In a radio address over the weekend Mr Obama he said his first priority is an economic recovery programme. Now the debate is whether to tackle health care, climate change and energy independence all at once or to stagger them. But his team is discouraging talk of a fast-paced 100-day agenda.
Mr Obama has made clear for months, however, that he wants to scrap as many as 200 of the most controversial decisions of Mr Bush's eight years in office. A team of 48 advisers is already drawing up a list of measures they intend to undo, relating to torture, federal funding for stem cell research, reproductive rights and climate change.
As soon as he takes over Mr Obama is expected to issue an executive order declaring that CO2 emissions from factories are a danger to human welfare, a big leap forward in the battle to reverse the effects of climate change. He will also reverse a decision to prevent California from regulating CO2 emissions from cars. At the stroke of a pen Mr Obama is expected to wipe out many Bush-era policies that have caused angst abroad, including the global ban on US aid for family planning groups abroad that provide any advice on abortion.

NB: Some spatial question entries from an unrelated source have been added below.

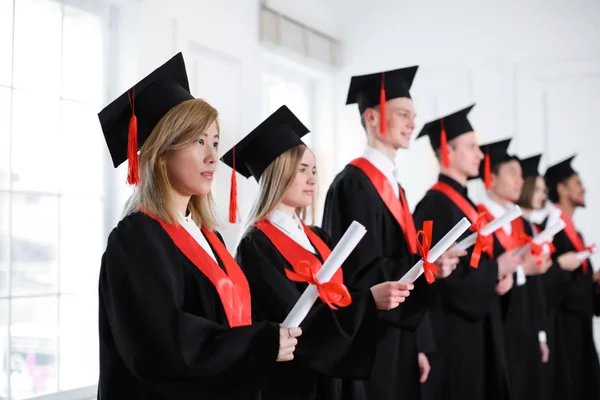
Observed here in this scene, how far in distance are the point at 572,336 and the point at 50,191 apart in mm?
3828

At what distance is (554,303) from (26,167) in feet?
11.9

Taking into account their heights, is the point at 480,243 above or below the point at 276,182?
below

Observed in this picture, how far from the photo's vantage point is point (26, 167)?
3389mm

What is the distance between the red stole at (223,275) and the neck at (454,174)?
2.27 meters

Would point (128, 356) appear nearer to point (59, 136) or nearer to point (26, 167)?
point (26, 167)

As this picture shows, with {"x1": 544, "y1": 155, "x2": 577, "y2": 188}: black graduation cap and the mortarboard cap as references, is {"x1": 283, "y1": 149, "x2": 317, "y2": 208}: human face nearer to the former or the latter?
the mortarboard cap

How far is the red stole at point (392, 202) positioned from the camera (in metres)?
3.50

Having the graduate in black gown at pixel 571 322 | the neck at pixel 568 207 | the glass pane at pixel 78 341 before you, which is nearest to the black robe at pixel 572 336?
the graduate in black gown at pixel 571 322

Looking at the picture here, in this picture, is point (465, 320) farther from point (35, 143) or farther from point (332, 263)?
point (35, 143)

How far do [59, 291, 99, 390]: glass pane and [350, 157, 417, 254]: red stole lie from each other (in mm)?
1597

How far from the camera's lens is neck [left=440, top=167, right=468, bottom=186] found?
4.27 m

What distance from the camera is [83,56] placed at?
149 inches

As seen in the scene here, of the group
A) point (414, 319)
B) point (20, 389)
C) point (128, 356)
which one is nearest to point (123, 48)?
point (20, 389)

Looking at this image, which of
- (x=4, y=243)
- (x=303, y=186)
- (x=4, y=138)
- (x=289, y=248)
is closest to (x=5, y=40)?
(x=4, y=138)
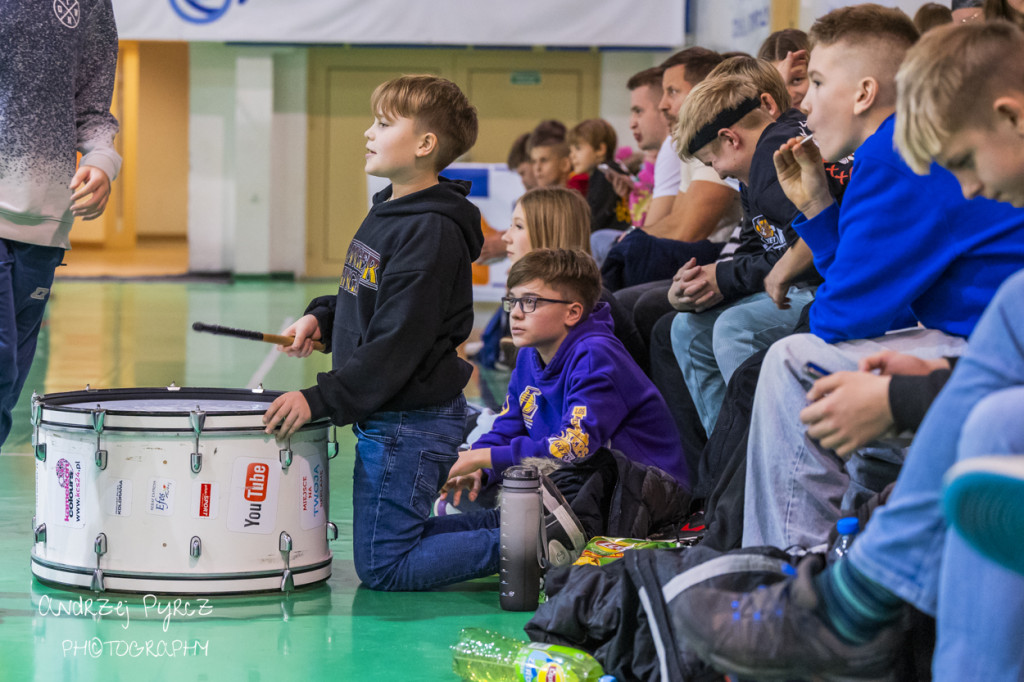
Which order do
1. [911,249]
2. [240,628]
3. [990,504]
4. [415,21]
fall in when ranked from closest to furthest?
[990,504] < [911,249] < [240,628] < [415,21]

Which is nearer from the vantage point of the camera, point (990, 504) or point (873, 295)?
point (990, 504)

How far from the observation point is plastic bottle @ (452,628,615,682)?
6.63 feet

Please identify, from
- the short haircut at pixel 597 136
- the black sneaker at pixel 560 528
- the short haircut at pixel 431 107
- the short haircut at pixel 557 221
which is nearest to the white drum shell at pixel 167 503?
the black sneaker at pixel 560 528

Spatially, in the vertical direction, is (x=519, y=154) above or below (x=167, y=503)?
above

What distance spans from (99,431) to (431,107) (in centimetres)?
114

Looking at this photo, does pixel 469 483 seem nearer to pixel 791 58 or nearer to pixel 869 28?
pixel 869 28

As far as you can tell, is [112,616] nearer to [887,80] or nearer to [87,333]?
[887,80]

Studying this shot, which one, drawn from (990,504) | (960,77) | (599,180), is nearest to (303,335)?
(960,77)

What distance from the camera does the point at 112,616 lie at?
97.8 inches

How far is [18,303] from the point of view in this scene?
276 centimetres

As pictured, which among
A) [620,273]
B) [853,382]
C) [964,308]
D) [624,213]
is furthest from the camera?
[624,213]

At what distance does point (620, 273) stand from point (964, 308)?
2.51 meters

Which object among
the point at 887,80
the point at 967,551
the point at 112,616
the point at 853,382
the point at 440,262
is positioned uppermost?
the point at 887,80

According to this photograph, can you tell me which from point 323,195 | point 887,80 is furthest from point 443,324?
point 323,195
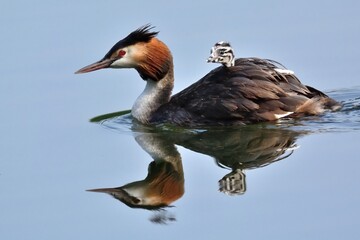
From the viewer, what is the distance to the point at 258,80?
35.5 ft

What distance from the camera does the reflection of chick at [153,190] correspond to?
8.70 metres

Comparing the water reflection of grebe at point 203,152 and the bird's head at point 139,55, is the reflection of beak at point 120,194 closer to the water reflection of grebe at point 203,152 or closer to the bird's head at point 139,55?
the water reflection of grebe at point 203,152

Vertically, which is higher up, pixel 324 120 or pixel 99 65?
pixel 99 65

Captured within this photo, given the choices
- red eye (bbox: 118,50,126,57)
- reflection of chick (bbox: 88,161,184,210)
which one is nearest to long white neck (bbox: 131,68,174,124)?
red eye (bbox: 118,50,126,57)

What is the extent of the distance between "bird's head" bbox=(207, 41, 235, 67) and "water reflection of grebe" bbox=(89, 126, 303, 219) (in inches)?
29.4

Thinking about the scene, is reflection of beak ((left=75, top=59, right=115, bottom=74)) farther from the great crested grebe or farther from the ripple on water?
the ripple on water

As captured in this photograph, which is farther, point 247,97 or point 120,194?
point 247,97

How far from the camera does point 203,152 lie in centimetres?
998

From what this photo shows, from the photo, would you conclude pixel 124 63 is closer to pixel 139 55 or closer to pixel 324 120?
pixel 139 55

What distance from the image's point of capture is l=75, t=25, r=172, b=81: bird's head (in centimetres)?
1132

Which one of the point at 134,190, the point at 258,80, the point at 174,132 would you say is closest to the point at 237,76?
the point at 258,80

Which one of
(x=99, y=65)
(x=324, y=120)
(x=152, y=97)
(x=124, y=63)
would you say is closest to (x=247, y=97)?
(x=324, y=120)

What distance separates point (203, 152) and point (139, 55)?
1.90 m

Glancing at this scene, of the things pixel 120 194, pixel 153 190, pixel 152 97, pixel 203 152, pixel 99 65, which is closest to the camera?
pixel 120 194
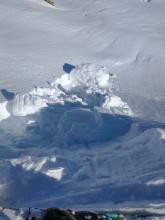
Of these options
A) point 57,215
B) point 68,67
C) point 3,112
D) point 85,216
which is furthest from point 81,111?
point 57,215

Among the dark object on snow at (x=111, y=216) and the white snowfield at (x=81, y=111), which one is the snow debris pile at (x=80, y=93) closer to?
the white snowfield at (x=81, y=111)

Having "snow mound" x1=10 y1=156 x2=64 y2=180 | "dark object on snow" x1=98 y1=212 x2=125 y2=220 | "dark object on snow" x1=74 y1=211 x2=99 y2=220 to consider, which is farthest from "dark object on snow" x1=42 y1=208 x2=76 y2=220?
"snow mound" x1=10 y1=156 x2=64 y2=180

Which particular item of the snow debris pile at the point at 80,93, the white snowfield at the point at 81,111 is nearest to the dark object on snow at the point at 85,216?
the white snowfield at the point at 81,111

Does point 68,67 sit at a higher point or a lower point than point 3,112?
higher

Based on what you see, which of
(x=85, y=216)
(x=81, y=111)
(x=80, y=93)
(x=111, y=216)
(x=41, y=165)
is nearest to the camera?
(x=85, y=216)

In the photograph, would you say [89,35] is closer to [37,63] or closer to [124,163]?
[37,63]

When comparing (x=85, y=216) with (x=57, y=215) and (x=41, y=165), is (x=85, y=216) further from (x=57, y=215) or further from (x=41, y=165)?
(x=41, y=165)

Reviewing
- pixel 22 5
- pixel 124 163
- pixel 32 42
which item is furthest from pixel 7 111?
pixel 22 5
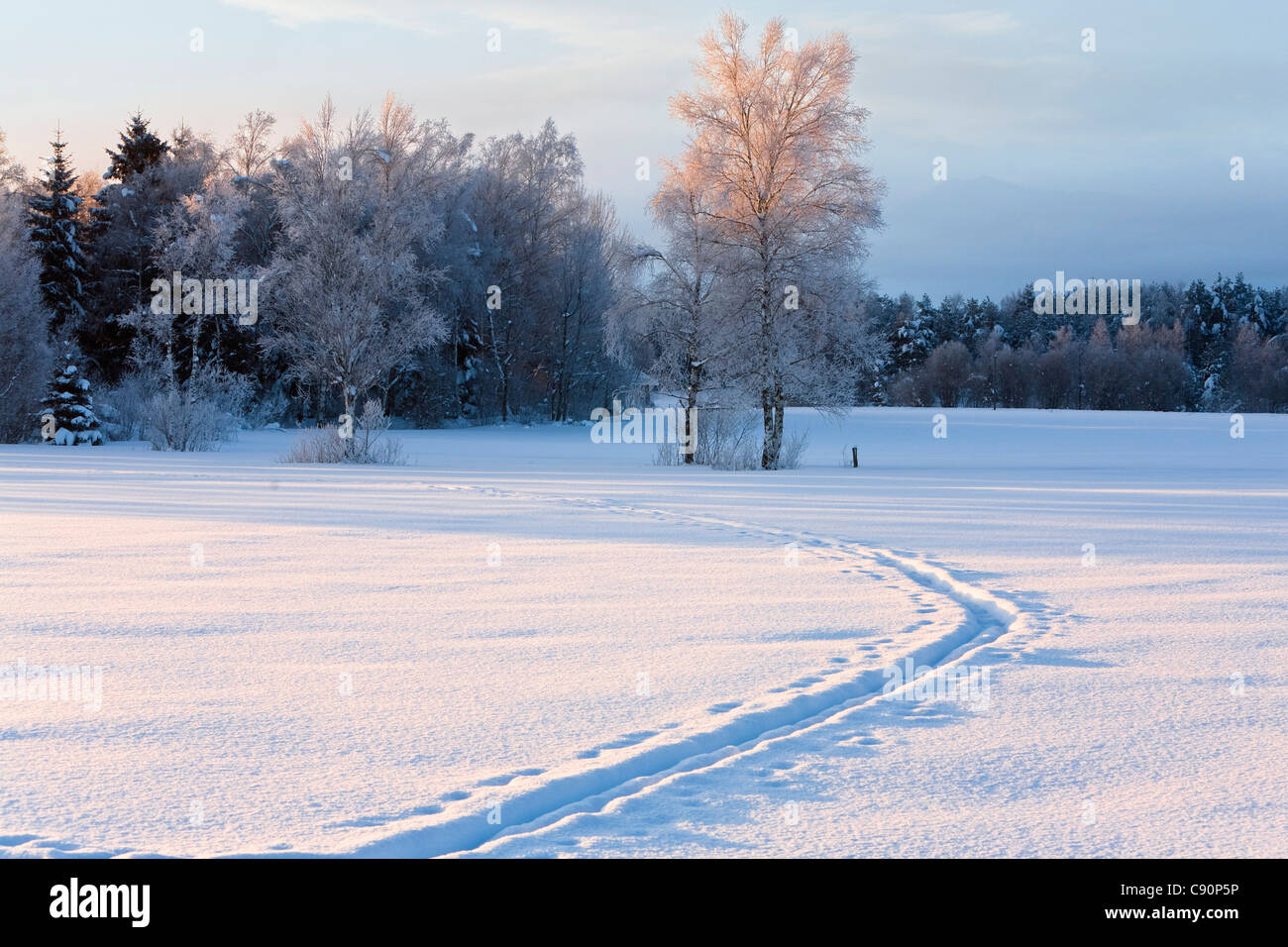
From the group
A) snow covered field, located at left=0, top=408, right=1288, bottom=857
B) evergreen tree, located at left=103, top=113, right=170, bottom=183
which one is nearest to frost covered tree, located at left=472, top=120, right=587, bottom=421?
evergreen tree, located at left=103, top=113, right=170, bottom=183

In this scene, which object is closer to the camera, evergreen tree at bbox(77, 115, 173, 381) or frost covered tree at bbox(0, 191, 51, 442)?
frost covered tree at bbox(0, 191, 51, 442)

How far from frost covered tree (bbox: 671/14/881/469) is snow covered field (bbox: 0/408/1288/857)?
46.0ft

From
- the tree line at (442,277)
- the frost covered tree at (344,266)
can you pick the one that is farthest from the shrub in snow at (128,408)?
the frost covered tree at (344,266)

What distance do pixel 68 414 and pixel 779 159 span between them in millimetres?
25578

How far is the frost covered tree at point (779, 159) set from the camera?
29.0 meters

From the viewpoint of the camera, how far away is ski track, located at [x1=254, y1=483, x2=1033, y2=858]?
411 cm

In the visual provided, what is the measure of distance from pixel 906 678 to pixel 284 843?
12.6 ft

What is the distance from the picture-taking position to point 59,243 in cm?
5094

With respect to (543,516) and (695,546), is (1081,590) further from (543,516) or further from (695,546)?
(543,516)

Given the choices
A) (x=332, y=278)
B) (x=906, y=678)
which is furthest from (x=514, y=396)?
(x=906, y=678)

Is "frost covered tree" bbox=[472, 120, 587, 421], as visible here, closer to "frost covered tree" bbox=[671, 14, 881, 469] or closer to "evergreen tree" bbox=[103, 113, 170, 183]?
"evergreen tree" bbox=[103, 113, 170, 183]

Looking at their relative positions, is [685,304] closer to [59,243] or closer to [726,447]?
A: [726,447]

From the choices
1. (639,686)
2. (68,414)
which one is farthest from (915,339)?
(639,686)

Mr Obama and Mr Bush have met in the White House before. On a visit with a group of newly elected senators in 2004, Mr Obama relates in his memoir, The Audacity of Hope, the President called out "Obama!" before taking him to one side and offering him the following, now rather prophetic-sounding, advice: "You've got a bright future. Very bright. But I've been in this town a while and let me tell you, it can be tough ... Everybody will be waiting for ya to slip. So watch yourself."
Breaking down walls: Black history at the White House
*When Barack and Michelle Obama walk through the White House today, they will be carrying with them the mixed emotions of generations of African-Americans.
There will be reminders of the length of time it has taken for black Americans to feel at home in a mansion built by slave labour and where for decades the only blacks welcome were servants.
It was not until 1973, under Richard Nixon's presidency, that Sammy Davis Jr and his wife became the first black guests to sleep over.
After Booker T. Washington dined there with Theodore Roosevelt in 1901 a newspaper called it "the most damnable outrage which has ever been perpetrated by any citizen".
Before the election Mr Obama referred to the powerful symbolism of his children, Malia and Sasha, scampering about the White House.
In 1801 Thomas Jefferson brought slaves with him to the White House, and for nearly fifty years they helped run it.
Amidst the struggles over slavery, the black abolitionist Frederick Douglass was the most prominent black visitor. When Barack Obama's hero Abraham Lincoln was president, he visited three times.